I know multiple people who routinely go three or four days without seeing sunlight a week in December because their workplace has no windows and they usually eat their lunch at their desks.
This has caused a great many Alaskans to suffer from Seasonal Affective Disorder, which can cause depression and mood swings, among other symptoms.
This is why a growing number of people here own phototherapy lights that are designed to mimic the sun’s rays and improve the user’s mood.
Shopping is one of the big things that people often don’t think about when they think about Southeast Alaska.
Some communities, such as Pelican and Hydaburg, do not have their own grocery stores. They only have convenience stores that carry cold drinks, some staple foods, and canned goods.
In Pelican, there are multiple flights a day from Juneau, so residents can order from Fred Meyer, Safeway, or another store that has a shipping department.
In Hydaburg, the nearest grocery store is 35 miles away in Klawock, a drive that can sometimes take up to an hour if weather conditions have affected the only road between the two locations.
The Juneau Costco run is very familiar to people in these communities as well. The Alaska Marine Highway System’s schedule has been reduced as of late, due to budget cuts and COVID-19, which has proven disastrous for many small towns who relied on it.
The Alaska Marine Highway is the state ferry system that connects these communities. Normally, a person in a town without a grocery store will put their car on the ferry, travel to Juneau, load up the car with as much non-perishable food as possible, then head back home.
Some communities, like Pelican, don’t have a hardware store in town, meaning any home repairs might have to wait a few days unless your neighbor or a friend in town has the part or materials you need.
Sometimes the local store doesn’t have what you want and you can take an entire three-day vacation centered around getting out of town and buying a few things.
Geography and Scenery
All of that seems a bit negative, so I’ll counter it with The Power of Positivity and explain some things that I like.
Southeast Alaska contains some of the most beautiful sights you’ll ever take in. We have the Northern Lights, glaciers, wildlife that doesn’t live in a zoo, mountains, water, and many other things that you’d have to see in person to fully appreciate.
I’m not really a big hiker, but I have climbed Thunder Mountain here in Juneau a couple of times. The view from the top of the mountain is one of the absolute greatest sights I’ve ever seen.
…But Do You Recommend It?
Just like almost every other place to live in the world, Southeast Alaska has its good parts and its bad parts. No place I’ve ever been has ever been truly 100% good or 100% bad.
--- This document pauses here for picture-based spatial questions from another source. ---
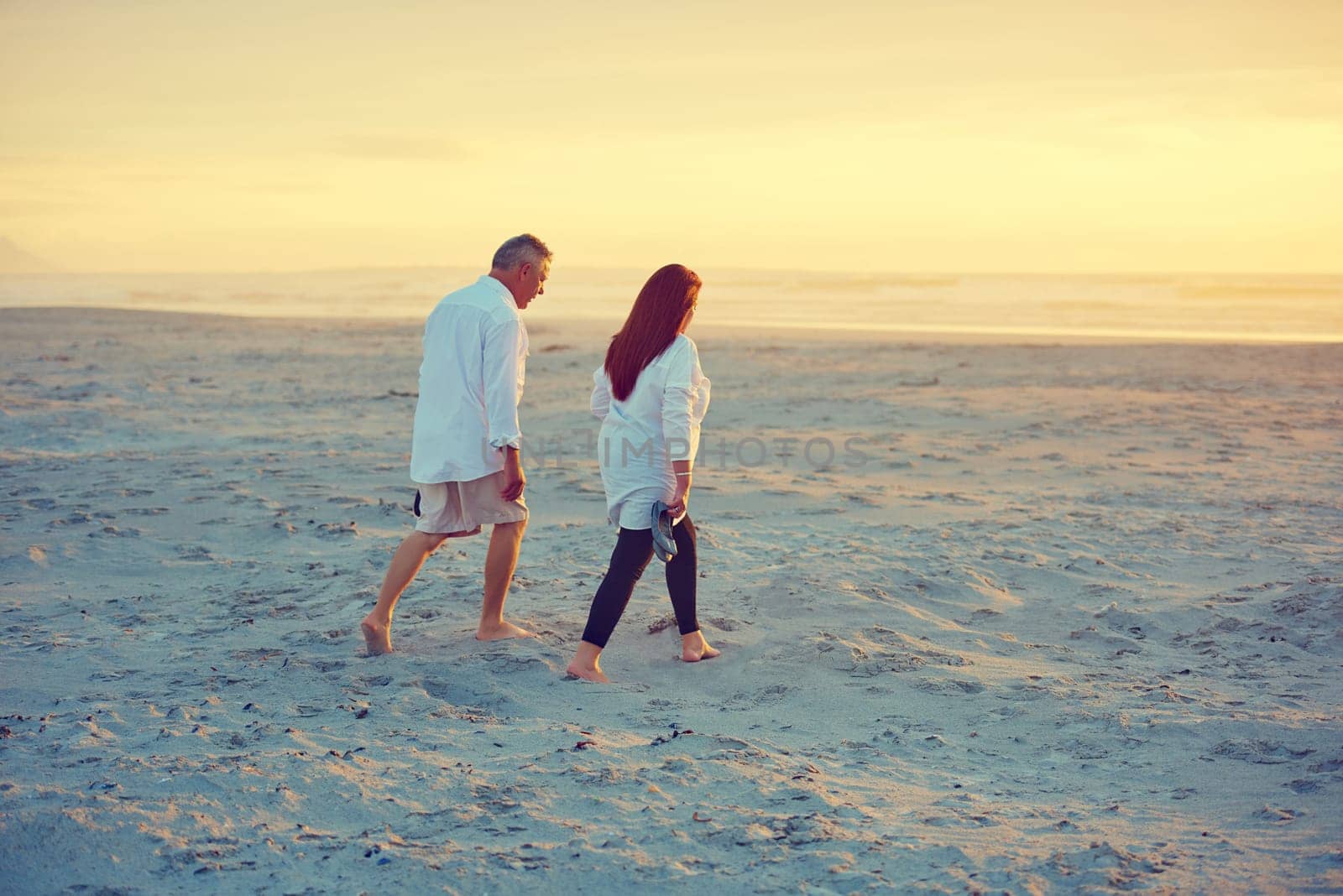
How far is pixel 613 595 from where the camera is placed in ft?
14.8

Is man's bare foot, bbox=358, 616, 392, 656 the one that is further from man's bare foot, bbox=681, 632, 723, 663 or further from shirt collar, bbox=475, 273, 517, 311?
shirt collar, bbox=475, 273, 517, 311

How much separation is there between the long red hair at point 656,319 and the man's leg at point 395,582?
112 cm

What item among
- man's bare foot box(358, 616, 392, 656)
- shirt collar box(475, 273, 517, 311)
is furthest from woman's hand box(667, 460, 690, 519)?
man's bare foot box(358, 616, 392, 656)

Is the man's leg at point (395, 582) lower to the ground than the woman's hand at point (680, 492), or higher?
lower

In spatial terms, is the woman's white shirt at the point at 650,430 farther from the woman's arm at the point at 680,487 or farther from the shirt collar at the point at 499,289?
the shirt collar at the point at 499,289

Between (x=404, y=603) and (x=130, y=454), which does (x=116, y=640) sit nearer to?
(x=404, y=603)

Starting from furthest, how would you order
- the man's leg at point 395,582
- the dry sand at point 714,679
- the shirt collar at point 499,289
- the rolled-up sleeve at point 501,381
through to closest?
1. the man's leg at point 395,582
2. the shirt collar at point 499,289
3. the rolled-up sleeve at point 501,381
4. the dry sand at point 714,679

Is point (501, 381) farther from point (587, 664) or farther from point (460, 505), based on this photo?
point (587, 664)

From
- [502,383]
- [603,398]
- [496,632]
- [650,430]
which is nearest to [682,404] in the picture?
[650,430]

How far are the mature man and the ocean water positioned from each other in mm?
18609

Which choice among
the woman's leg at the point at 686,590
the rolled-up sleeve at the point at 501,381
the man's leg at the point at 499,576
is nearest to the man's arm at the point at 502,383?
the rolled-up sleeve at the point at 501,381

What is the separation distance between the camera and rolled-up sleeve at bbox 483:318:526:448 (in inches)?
176

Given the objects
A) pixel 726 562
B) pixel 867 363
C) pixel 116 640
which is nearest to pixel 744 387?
pixel 867 363

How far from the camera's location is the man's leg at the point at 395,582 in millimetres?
4707
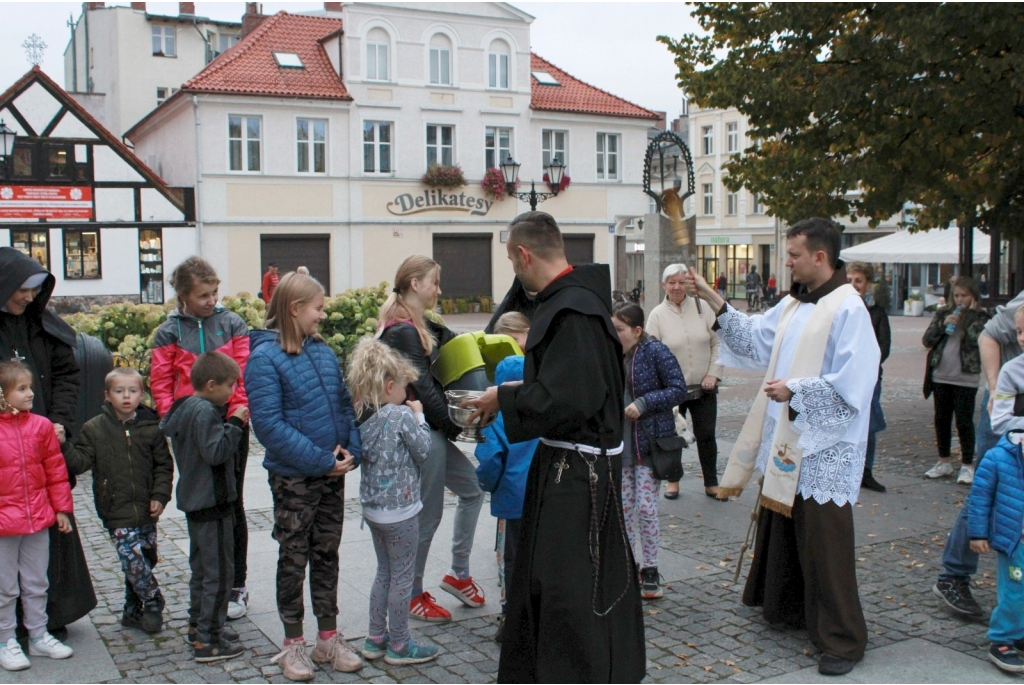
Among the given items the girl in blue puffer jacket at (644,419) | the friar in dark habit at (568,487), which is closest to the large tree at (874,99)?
the girl in blue puffer jacket at (644,419)

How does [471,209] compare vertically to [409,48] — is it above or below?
below

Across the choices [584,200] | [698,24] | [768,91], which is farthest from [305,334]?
[584,200]

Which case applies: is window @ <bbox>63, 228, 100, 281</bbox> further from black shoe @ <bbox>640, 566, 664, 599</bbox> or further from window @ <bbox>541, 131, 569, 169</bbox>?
black shoe @ <bbox>640, 566, 664, 599</bbox>

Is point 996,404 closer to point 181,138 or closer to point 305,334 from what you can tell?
point 305,334

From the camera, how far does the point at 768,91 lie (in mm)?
10492

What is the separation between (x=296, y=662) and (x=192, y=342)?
1917 mm

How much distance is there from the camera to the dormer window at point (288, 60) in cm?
3341

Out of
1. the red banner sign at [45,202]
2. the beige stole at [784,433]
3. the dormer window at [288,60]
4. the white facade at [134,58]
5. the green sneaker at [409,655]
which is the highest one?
the white facade at [134,58]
The best advice I can give is to be prepared. If you know what it’s going to be like going in, it makes it easier to manage.
If you know that you’re not going to be able to eat Taco Bell unless you go to Anchorage or Seattle and that the most important bit of bear safety is to never get between a mama bear and her cubs, it’ll make life a lot easier and allow you to spend that time focusing on the positives instead.
Southeast Alaska is an amazing place and it has been one of the greatest privileges of my life to be able to call it home.